Joseph D. Kearney | |
Birth Place: | Chicago, Illinois, U.S. |
Fields: | Civil Litigation Appellate Practice |
Workplaces: | Marquette University Law School |
Alma Mater: | Yale University (BA) Harvard University (JD) |
Joseph Dinneen Kearney is Dean and Professor of Law at Marquette University Law School in Milwaukee, Wisconsin. He is a scholar of civil litigation practice and procedure.
Kearney graduated valedictorian at St. Ignatius College Prep and graduated Phi Beta Kappa from Yale University in 1986 with a B.A. degree in classics.[1] He then went to Harvard Law School, where he was an editor of the Harvard Journal of Law and Public Policy. His 3L thesis was a study of the recusal of judges in medieval Europe.[2] After graduation, he clerked for Judge Diarmuid O'Scannlain of the U.S. Court of Appeals for the Ninth Circuit, and then began practicing in the litigation department of Sidley Austin's Chicago office. He left Sidley for one year to serve as a law clerk for Justice Antonin Scalia of the United States Supreme Court for the October 1995 term.[3]
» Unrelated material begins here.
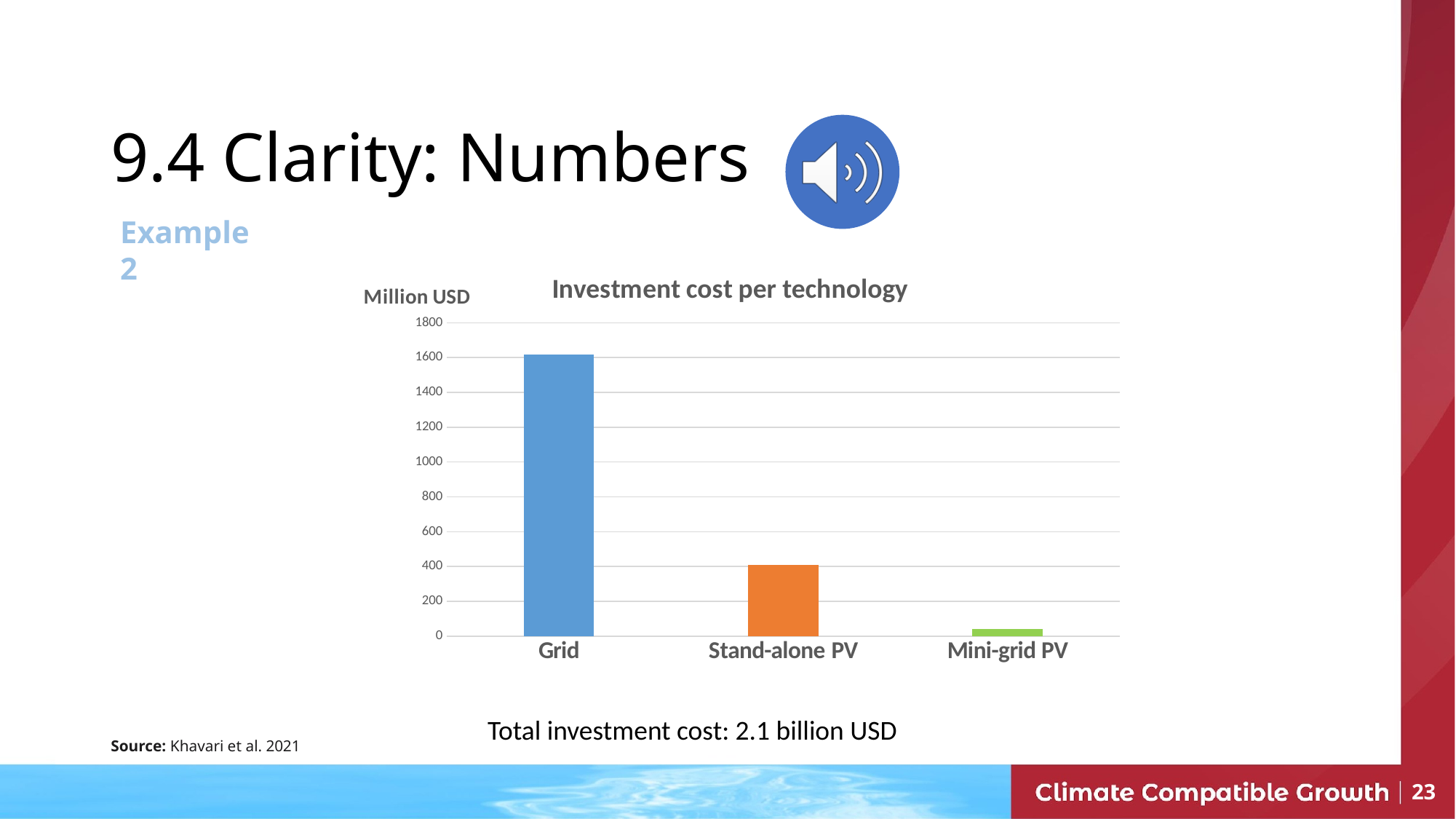
Is the value for Stand-alone PV greater or less than 600? less Which has a larger investment cost, Stand-alone PV or Mini-grid PV? Stand-alone PV How many technologies are shown on the x axis of the chart? 3 What kind of chart is shown on the slide? bar chart Is the value for Grid greater or less than 1400? greater Which has a larger investment cost, Grid or Stand-alone PV? Grid Is the value for Mini-grid PV greater or less than 200? less Which technology has the highest investment cost? Grid What is the title of the chart? Investment cost per technology Which technology has the lowest investment cost? Mini-grid PV What unit is shown on the y axis of the chart? Million USD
Kearney has been a professor at the law school since 1997. He teaches courses in civil procedure and appellate practice, and his research focuses on regulated industries law.
Appointed as the ninth dean of Marquette Law School in 2003, Kearney leads a full-time faculty of 45 and a student body of 750.[4] [5] In addition to teaching a class and administering the school, Kearney fundraises frequently for Eckstein Hall, the law school's new, $85 million home.[6] Father Robert Wild, S.J., the former president of the university secured a $51 million gift from Ray and Kay Eckstein for the project.[7]